Dataset entries
⟨

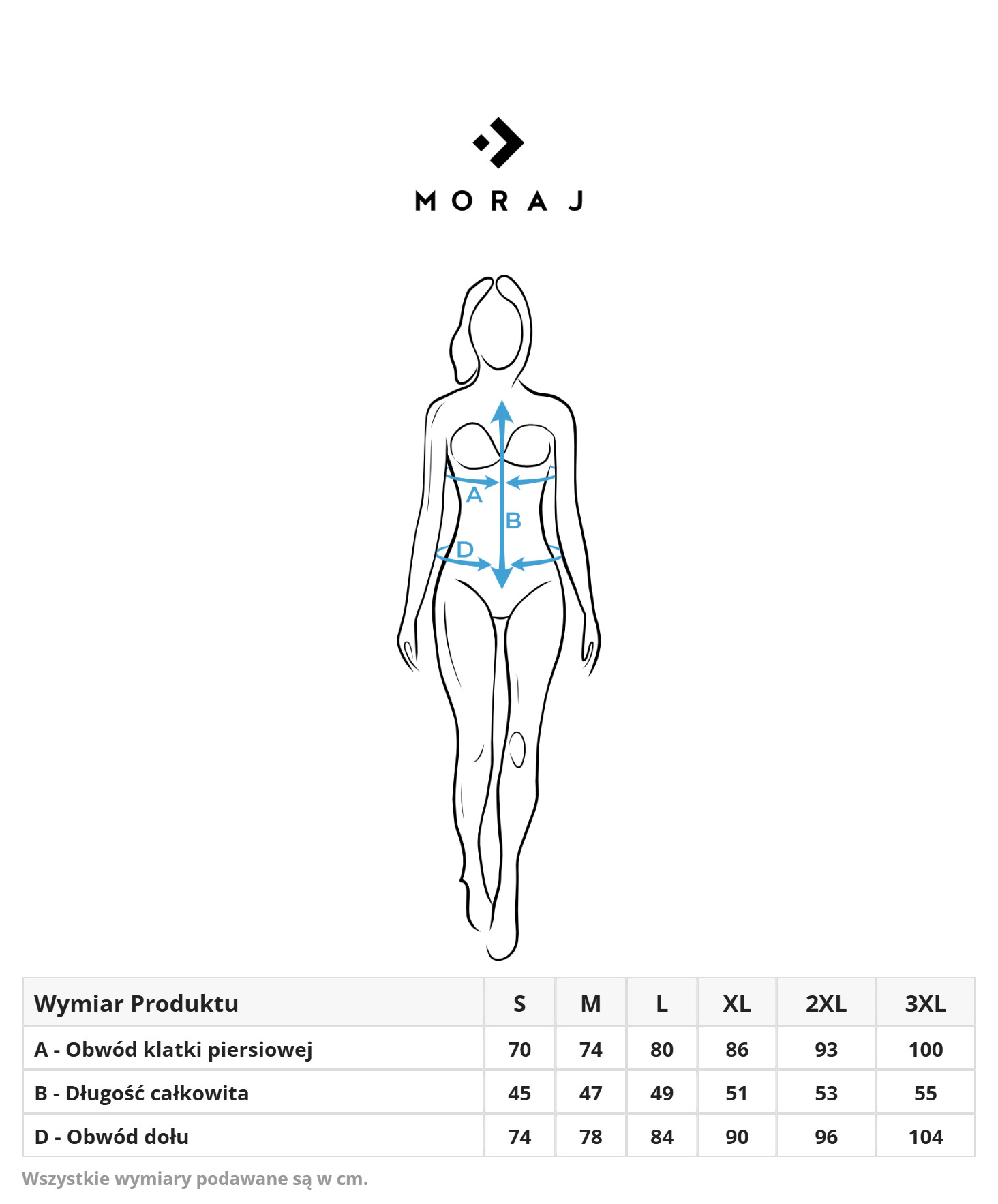 MORAJ

A
B
D

| Wymiar Produktu | S | M | L | XL | 2XL | 3XL |
|---|---|---|---|---|---|---|
| A - Obwód klatki piersiowej | 70 | 74 | 80 | 86 | 93 | 100 |
| B - Długość całkowita | 45 | 47 | 49 | 51 | 53 | 55 |
| D - Obwód dołu | 74 | 78 | 84 | 90 | 96 | 104 |

Wszystkie wymiary podawane są w cm.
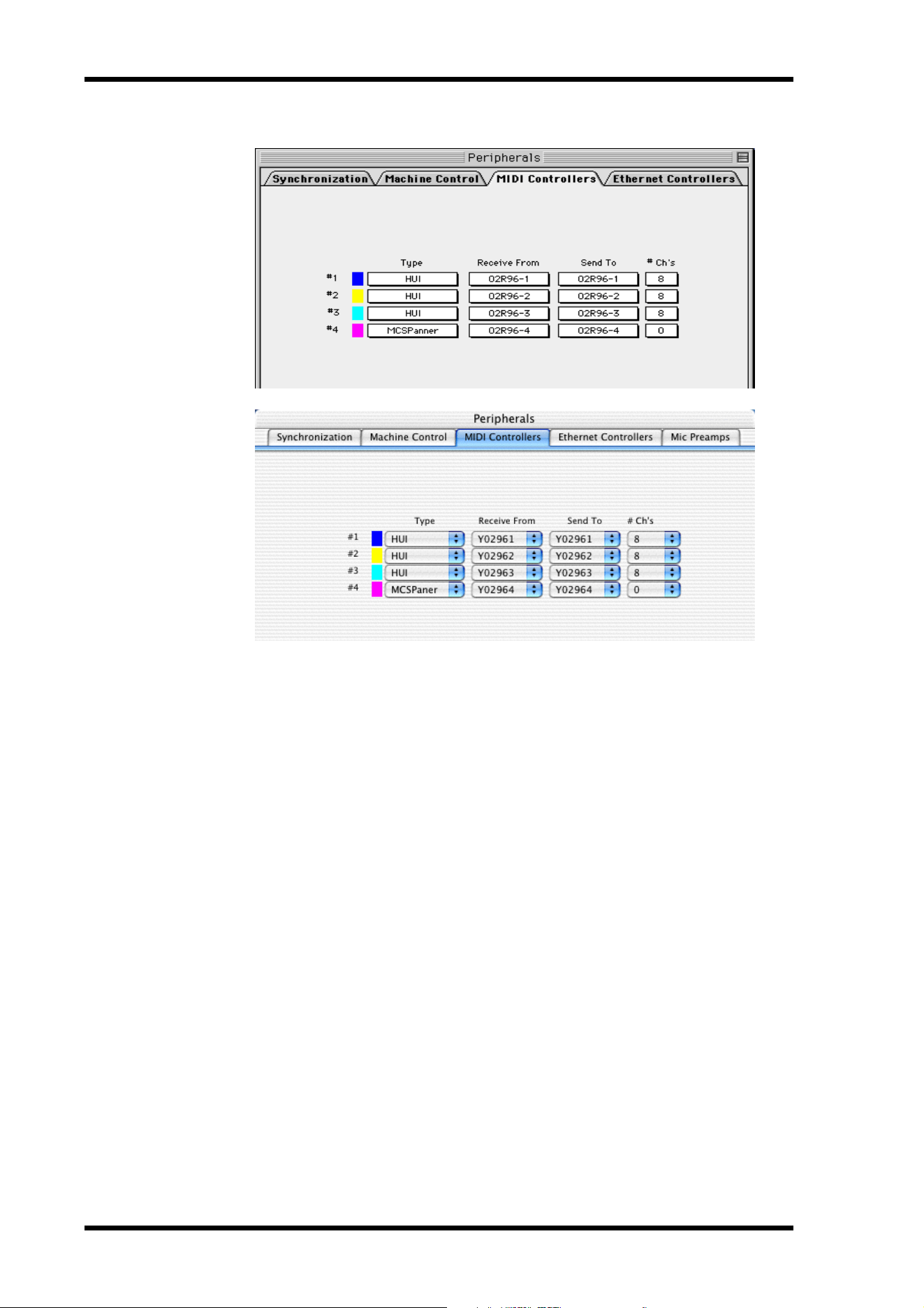 Peripherals

Synchronization Machine Control MIDI Controllers Ethernet Controllers

| | Type | Receive From | Send To | # Ch's |
|---|---|---|---|---|
| #1 | HUI | 02R96-1 | 02R96-1 | 8 |
| #2 | HUI | 02R96-2 | 02R96-2 | 8 |
| #3 | HUI | 02R96-3 | 02R96-3 | 8 |
| #4 | MCSPanner | 02R96-4 | 02R96-4 | 0 |

Peripherals

Synchronization Machine Control MIDI Controllers Ethernet Controllers Mic Preamps

| | Type | Receive From | Send To | # Ch's |
|---|---|---|---|---|
| #1 | HUI | Y02961 | Y02961 | 8 |
| #2 | HUI | Y02962 | Y02962 | 8 |
| #3 | HUI | Y02963 | Y02963 | 8 |
| #4 | MCSPaner | Y02964 | Y02964 | 0 |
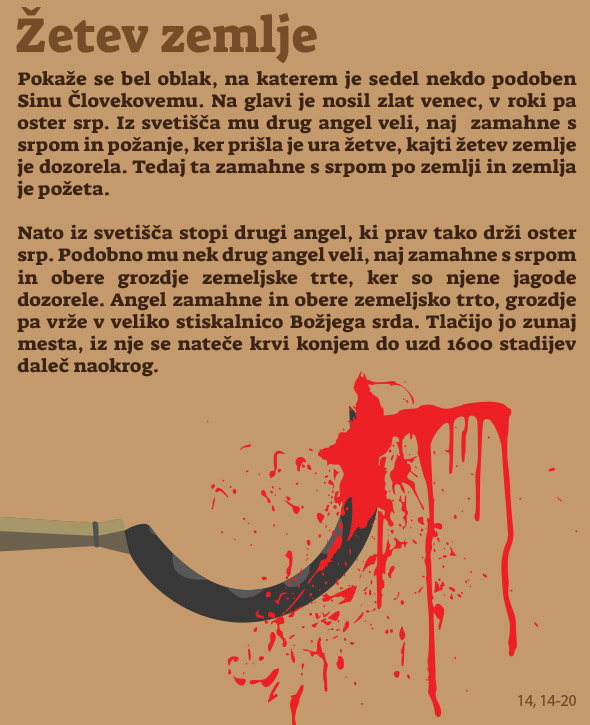 Žetev zemlje

Pokaže se bel oblak, na katerem je sedel nekdo podoben Sinu Človekovemu. Na glavi je nosil zlat venec, v roki pa oster srp. Iz svetišča mu drug angel veli, naj zamahne s srpom in požanje, ker prišla je ura žetve, kajti žetev zemlje je dozorela. Tedaj ta zamahne s srpom po zemlji in zemlja je požeta.

Nato iz svetišča stopi drugi angel, ki prav tako drži oster srp. Podobno mu nek drug angel veli, naj zamahne s srpom in obere grozdje zemeljske trte, ker so njene jagode dozorele. Angel zamahne in obere zemeljsko trto, grozdje pa vrže v veliko stiskalnico Božjega srda. Tlačijo jo zunaj mesta, iz nje se nateče krvi konjem do uzd 1600 stadijev daleč naokrog.

14, 14-20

⟩

# [The problem]
Check the records above and copy each line that has the string "Machine".

# [Response below]
Synchronization Machine Control MIDI Controllers Ethernet Controllers
Synchronization Machine Control MIDI Controllers Ethernet Controllers Mic Preamps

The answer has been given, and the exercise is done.